Goal of the exercise:
Reproduce the closing part of the entries exactly: the line with "Given their distances" and all lines after it, ending with the last line, and nothing else.

Scene-based reasoning records:
* * * * * * *

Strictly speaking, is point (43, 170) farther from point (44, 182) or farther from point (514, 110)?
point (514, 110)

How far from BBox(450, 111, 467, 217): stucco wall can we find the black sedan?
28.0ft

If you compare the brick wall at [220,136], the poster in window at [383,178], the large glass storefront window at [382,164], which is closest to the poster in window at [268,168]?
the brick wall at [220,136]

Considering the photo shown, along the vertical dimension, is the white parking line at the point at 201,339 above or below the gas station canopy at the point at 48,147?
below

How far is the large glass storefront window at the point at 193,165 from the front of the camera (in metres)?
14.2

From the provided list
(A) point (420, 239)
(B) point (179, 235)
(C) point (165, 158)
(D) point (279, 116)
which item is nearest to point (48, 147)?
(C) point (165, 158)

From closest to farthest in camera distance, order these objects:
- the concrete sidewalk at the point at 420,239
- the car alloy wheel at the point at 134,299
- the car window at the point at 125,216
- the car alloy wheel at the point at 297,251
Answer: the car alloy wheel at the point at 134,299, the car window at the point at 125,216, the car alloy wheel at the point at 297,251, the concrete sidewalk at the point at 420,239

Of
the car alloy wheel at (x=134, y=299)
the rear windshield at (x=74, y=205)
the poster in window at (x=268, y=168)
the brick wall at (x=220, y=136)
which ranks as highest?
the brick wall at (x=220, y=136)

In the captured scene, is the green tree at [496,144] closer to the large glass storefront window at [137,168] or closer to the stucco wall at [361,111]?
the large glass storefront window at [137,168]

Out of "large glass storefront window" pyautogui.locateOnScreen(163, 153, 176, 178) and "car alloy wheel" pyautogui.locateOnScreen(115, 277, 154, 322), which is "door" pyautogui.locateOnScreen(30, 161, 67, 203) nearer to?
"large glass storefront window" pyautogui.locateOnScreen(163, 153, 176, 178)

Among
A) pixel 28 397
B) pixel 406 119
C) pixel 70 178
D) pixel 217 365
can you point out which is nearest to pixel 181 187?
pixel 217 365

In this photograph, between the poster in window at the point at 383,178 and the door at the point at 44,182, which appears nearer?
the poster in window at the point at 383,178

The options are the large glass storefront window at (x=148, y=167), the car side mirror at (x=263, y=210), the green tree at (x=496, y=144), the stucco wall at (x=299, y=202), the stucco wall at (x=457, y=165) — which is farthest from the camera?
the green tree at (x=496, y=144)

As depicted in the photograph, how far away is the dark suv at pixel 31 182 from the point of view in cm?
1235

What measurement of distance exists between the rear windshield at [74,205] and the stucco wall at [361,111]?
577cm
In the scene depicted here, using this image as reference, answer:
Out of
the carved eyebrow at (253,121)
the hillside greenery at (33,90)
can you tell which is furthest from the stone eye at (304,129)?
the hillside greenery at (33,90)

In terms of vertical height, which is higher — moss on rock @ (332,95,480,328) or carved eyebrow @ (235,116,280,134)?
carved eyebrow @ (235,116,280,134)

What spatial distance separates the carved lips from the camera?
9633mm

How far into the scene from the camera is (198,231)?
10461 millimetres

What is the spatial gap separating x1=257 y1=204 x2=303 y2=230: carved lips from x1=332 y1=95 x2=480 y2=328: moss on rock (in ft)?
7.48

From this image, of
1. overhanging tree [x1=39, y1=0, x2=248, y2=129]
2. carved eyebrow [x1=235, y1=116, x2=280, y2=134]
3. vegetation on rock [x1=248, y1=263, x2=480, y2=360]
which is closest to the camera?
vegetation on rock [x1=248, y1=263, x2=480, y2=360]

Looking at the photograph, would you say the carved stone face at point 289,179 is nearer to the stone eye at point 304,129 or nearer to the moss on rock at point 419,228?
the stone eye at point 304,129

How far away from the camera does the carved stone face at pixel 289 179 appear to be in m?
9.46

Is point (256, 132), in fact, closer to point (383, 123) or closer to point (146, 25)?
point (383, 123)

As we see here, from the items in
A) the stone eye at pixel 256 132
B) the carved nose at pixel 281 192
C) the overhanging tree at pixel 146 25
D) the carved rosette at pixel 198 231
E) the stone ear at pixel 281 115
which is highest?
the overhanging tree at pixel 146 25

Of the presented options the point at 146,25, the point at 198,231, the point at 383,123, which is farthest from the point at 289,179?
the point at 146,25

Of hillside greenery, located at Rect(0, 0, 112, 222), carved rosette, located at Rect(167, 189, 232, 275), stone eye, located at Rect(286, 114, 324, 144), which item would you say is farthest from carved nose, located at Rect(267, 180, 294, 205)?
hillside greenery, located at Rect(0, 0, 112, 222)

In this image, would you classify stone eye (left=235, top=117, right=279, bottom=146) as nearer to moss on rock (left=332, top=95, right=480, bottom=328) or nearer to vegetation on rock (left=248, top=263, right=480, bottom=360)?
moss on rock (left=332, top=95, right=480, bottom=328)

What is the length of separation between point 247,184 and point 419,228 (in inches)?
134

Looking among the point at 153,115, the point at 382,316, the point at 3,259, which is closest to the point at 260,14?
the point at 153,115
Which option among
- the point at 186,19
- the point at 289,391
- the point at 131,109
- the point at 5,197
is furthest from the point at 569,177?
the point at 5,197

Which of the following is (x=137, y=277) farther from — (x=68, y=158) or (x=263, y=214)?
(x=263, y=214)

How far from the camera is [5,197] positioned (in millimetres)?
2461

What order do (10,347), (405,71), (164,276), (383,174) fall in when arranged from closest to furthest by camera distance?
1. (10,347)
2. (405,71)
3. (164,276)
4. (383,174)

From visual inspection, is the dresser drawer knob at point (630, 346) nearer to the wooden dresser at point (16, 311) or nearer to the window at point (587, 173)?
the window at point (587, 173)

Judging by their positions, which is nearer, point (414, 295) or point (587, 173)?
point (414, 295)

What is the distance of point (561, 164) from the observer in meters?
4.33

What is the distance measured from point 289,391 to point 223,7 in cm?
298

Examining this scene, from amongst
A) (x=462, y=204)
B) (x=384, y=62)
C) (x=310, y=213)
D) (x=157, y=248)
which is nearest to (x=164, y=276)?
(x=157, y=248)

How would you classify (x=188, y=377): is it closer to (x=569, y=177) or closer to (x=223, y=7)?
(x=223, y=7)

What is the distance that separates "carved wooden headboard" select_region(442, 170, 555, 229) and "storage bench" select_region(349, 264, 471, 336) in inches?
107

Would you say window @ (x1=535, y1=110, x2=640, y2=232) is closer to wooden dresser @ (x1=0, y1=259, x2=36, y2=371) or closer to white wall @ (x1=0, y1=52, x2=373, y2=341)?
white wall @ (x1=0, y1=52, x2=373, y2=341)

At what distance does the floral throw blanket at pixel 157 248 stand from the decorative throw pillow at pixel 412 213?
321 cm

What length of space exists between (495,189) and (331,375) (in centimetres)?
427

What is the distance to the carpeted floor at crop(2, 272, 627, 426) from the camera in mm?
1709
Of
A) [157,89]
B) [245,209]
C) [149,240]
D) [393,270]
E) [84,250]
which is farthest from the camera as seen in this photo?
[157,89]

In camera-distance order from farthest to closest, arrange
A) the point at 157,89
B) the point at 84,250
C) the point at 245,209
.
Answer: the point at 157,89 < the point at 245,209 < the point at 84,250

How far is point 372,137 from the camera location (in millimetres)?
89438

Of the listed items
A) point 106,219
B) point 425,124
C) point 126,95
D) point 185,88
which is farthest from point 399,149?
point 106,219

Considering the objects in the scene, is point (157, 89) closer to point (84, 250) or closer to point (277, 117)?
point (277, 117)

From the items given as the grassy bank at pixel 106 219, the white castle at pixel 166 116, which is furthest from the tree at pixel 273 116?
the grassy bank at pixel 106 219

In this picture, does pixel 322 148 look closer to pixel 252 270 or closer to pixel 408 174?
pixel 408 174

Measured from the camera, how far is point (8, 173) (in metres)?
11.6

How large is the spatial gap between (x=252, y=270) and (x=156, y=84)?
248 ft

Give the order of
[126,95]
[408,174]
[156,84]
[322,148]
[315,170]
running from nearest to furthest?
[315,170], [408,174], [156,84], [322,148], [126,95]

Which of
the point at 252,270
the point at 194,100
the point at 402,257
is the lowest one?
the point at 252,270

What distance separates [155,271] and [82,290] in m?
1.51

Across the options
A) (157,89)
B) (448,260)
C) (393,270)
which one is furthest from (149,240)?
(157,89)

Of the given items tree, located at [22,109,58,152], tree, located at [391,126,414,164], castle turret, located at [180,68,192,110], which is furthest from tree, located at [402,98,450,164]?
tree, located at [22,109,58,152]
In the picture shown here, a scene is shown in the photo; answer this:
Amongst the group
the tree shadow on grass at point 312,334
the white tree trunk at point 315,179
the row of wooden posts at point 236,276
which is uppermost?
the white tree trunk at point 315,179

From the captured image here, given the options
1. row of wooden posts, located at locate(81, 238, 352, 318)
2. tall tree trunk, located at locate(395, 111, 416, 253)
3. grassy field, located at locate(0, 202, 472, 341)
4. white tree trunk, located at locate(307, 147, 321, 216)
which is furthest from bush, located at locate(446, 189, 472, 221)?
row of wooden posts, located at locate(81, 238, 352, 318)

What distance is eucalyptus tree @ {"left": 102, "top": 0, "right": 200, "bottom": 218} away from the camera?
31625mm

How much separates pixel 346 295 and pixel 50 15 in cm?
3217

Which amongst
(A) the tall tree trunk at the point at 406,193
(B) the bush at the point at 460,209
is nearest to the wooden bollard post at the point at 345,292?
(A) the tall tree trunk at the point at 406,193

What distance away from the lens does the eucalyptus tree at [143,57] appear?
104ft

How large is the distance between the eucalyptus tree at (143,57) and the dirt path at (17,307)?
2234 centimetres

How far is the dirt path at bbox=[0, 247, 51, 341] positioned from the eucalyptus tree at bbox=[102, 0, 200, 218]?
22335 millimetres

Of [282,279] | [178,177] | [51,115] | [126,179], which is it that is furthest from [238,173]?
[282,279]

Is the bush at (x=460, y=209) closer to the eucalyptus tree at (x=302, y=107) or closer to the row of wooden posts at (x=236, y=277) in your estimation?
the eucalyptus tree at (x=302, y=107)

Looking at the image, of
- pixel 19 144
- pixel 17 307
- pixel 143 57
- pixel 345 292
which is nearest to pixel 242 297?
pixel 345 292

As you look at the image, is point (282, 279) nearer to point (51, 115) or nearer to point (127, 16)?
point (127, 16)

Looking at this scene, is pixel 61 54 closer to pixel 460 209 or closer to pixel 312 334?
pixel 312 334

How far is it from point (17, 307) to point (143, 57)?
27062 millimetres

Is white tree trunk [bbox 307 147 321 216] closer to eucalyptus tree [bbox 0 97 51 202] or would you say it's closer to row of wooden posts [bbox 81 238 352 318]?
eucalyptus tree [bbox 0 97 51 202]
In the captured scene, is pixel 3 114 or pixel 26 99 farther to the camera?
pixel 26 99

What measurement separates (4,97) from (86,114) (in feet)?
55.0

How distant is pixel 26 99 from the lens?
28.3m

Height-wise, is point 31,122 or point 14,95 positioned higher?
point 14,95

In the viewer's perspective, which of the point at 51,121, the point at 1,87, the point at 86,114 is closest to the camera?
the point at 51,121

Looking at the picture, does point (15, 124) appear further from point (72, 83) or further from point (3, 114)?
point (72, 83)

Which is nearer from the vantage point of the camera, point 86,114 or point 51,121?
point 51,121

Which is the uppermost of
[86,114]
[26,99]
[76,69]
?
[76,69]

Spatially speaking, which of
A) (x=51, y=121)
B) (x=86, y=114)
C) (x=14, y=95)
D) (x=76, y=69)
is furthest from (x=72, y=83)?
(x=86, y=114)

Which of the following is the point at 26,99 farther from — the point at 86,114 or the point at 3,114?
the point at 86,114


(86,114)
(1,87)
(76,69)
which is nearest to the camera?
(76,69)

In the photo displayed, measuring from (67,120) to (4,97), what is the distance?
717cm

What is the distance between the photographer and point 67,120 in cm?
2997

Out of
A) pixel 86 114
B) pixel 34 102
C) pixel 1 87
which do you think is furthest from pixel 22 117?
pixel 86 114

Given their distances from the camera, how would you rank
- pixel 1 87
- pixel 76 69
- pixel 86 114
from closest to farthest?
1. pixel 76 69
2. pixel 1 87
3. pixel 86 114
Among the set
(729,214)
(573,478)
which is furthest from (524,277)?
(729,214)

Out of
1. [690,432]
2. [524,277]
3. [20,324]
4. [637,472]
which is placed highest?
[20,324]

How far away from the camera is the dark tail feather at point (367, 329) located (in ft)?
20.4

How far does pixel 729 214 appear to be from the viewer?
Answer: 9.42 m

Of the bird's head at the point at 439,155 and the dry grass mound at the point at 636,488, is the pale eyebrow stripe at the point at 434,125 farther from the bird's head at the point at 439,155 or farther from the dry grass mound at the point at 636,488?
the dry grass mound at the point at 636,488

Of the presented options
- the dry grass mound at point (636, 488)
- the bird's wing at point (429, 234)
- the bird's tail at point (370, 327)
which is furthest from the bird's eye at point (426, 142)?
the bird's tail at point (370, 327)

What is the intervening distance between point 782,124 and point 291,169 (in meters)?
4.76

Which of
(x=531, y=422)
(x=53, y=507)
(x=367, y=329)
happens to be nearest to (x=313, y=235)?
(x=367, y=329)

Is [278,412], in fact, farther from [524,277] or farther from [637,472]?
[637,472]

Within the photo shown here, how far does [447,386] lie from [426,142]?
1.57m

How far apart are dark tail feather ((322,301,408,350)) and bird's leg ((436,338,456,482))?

* * * * * * *

Task output:
Given their distances from the camera, how would you rank
- pixel 1 87
- pixel 76 69
- pixel 86 114
from closest to farthest?
1. pixel 76 69
2. pixel 1 87
3. pixel 86 114
Among the set
(729,214)
(573,478)
which is furthest from (524,277)?
(729,214)

Out of
1. [690,432]
2. [524,277]
3. [20,324]
4. [637,472]
which is placed highest?
[20,324]

How far away from the camera is the dark tail feather at point (367, 329) located (in ft)?
20.4

How far does pixel 729 214 appear to be from the viewer?
Answer: 9.42 m

Of the bird's head at the point at 439,155 and the dry grass mound at the point at 636,488, is the pale eyebrow stripe at the point at 434,125 farther from the bird's head at the point at 439,155 or farther from the dry grass mound at the point at 636,488?
the dry grass mound at the point at 636,488

Of the presented options
- the dry grass mound at point (636, 488)
- the bird's wing at point (429, 234)
- the bird's tail at point (370, 327)
which is furthest from the bird's eye at point (426, 142)?
the bird's tail at point (370, 327)

What is the intervening distance between point 782,124 and point 291,169 (in meters)?
4.76

Which of
(x=531, y=422)
(x=53, y=507)
(x=367, y=329)
happens to be nearest to (x=313, y=235)?
(x=367, y=329)

Is [278,412], in fact, farther from [524,277] or farther from [637,472]?
[637,472]

Within the photo shown here, how far does [447,386] lie from [426,142]?
1.57m

How far apart are dark tail feather ((322,301,408,350)) and bird's leg ((436,338,456,482))?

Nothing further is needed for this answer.